━━━━━ Items
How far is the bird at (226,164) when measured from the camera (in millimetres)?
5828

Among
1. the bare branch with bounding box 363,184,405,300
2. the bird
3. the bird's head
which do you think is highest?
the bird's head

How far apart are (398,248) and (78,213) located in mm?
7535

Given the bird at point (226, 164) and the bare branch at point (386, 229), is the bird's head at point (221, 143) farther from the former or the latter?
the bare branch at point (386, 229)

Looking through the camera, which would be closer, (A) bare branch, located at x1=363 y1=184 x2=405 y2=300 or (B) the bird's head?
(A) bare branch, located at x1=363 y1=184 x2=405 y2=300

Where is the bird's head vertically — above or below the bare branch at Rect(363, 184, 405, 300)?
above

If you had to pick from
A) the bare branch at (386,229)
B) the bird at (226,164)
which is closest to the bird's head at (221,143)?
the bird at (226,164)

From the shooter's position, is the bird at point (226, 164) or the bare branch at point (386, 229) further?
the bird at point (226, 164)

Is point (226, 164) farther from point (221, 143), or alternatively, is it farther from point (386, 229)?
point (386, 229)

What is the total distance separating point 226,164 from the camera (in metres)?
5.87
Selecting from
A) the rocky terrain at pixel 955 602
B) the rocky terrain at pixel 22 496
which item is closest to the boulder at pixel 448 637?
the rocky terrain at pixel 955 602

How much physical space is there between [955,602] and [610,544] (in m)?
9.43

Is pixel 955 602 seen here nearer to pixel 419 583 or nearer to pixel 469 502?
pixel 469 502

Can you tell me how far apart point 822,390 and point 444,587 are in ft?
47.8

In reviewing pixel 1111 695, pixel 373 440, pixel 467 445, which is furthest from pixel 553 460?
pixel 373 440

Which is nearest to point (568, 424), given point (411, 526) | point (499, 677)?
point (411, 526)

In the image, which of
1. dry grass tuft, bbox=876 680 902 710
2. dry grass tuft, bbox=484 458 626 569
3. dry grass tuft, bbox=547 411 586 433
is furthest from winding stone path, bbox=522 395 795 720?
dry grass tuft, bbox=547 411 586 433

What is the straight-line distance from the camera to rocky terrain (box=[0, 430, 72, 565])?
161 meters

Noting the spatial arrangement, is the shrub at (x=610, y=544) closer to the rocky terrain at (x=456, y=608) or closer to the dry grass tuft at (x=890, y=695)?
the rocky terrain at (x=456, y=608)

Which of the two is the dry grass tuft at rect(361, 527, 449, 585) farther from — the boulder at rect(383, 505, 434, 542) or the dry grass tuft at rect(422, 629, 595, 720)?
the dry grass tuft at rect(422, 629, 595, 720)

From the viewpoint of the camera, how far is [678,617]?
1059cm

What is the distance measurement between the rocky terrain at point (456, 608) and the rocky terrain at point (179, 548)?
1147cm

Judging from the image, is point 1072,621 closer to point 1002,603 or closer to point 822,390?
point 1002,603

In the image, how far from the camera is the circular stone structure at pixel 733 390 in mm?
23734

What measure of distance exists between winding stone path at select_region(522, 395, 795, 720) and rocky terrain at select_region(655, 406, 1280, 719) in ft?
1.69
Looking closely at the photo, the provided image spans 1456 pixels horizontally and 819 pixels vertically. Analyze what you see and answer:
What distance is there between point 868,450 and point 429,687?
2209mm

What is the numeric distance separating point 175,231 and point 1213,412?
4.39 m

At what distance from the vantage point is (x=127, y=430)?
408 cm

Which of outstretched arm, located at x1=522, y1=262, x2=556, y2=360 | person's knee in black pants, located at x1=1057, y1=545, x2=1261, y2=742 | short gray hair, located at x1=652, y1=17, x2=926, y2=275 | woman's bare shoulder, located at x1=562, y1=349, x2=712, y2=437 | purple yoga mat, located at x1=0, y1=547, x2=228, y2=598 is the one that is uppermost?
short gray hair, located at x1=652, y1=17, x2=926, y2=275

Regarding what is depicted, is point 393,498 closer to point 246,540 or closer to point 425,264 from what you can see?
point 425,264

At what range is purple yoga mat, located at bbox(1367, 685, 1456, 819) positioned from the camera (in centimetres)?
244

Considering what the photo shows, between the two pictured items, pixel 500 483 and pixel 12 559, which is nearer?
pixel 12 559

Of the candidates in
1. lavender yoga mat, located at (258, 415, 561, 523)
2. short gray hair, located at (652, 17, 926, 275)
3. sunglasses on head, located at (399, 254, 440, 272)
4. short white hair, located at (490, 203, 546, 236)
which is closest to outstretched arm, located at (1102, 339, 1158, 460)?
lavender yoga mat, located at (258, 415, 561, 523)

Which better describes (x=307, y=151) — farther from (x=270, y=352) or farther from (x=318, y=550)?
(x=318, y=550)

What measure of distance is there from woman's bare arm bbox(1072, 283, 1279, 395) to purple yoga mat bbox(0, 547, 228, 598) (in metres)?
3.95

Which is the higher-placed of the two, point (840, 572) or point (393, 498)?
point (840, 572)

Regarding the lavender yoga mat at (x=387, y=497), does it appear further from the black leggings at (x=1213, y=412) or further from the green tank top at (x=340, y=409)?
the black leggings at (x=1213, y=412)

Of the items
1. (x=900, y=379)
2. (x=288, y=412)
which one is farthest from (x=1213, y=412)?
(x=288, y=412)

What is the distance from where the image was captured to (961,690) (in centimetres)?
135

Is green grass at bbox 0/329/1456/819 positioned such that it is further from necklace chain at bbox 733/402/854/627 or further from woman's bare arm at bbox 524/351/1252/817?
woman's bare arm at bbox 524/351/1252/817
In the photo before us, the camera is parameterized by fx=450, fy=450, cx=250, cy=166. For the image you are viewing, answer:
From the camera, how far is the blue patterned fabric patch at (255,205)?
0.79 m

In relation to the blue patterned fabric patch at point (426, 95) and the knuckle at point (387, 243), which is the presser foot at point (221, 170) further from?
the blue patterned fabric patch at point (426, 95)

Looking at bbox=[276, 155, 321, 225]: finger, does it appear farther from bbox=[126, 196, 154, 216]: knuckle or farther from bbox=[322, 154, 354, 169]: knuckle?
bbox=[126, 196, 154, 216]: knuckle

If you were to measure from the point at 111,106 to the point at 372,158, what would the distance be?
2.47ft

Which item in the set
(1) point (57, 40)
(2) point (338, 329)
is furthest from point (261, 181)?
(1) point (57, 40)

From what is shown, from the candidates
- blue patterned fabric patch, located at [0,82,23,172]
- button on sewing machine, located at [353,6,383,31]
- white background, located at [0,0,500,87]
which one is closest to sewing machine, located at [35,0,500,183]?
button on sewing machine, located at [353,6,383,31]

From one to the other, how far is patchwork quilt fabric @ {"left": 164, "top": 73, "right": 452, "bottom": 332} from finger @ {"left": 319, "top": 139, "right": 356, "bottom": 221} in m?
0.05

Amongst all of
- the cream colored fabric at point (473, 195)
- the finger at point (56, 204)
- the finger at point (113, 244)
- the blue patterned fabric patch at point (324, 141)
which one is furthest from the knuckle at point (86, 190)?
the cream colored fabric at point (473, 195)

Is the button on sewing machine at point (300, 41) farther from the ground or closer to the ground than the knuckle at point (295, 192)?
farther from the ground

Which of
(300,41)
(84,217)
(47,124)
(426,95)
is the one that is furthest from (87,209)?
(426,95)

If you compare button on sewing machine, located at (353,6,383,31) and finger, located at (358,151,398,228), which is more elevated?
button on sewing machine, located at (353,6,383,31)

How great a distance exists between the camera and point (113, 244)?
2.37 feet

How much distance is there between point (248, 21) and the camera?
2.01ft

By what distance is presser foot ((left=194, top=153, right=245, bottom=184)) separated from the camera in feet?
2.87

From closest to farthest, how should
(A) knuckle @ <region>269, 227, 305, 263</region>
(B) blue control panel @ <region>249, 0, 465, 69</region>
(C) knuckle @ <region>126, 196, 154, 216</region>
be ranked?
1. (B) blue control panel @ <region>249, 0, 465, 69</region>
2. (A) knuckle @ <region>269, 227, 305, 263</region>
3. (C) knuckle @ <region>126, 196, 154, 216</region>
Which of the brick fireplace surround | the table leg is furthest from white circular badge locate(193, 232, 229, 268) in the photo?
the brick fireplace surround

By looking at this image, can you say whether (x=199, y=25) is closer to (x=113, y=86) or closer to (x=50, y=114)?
━━━━━━━━━━
Exercise task:
Send back exactly the lines from the line with "From one to" through the end of the records.

Finished answer:
From one to the other, how far is patchwork quilt fabric @ {"left": 164, "top": 73, "right": 452, "bottom": 332} from finger @ {"left": 319, "top": 139, "right": 356, "bottom": 221} in m?
0.05

Amongst all of
- the cream colored fabric at point (473, 195)
- the finger at point (56, 204)
- the finger at point (113, 244)
- the blue patterned fabric patch at point (324, 141)
which one is furthest from the knuckle at point (86, 190)?
the cream colored fabric at point (473, 195)

Is the button on sewing machine at point (300, 41) farther from the ground or closer to the ground than the knuckle at point (295, 192)?
farther from the ground

Which of
(300,41)
(84,217)
(47,124)
(426,95)
is the one that is furthest from (87,209)?
(426,95)

If you compare button on sewing machine, located at (353,6,383,31) and finger, located at (358,151,398,228), which is more elevated?
button on sewing machine, located at (353,6,383,31)

How great a distance exists between the camera and point (113, 244)?
2.37 feet

How much distance is there between point (248, 21) and the camera?
2.01ft

By what distance is presser foot ((left=194, top=153, right=245, bottom=184)) separated from the camera in feet?
2.87

From closest to farthest, how should
(A) knuckle @ <region>269, 227, 305, 263</region>
(B) blue control panel @ <region>249, 0, 465, 69</region>
(C) knuckle @ <region>126, 196, 154, 216</region>
be ranked?
1. (B) blue control panel @ <region>249, 0, 465, 69</region>
2. (A) knuckle @ <region>269, 227, 305, 263</region>
3. (C) knuckle @ <region>126, 196, 154, 216</region>
Which of the brick fireplace surround | the table leg is furthest from white circular badge locate(193, 232, 229, 268) in the photo?
the brick fireplace surround

By looking at this image, can you say whether (x=199, y=25) is closer to (x=113, y=86) or closer to (x=50, y=114)?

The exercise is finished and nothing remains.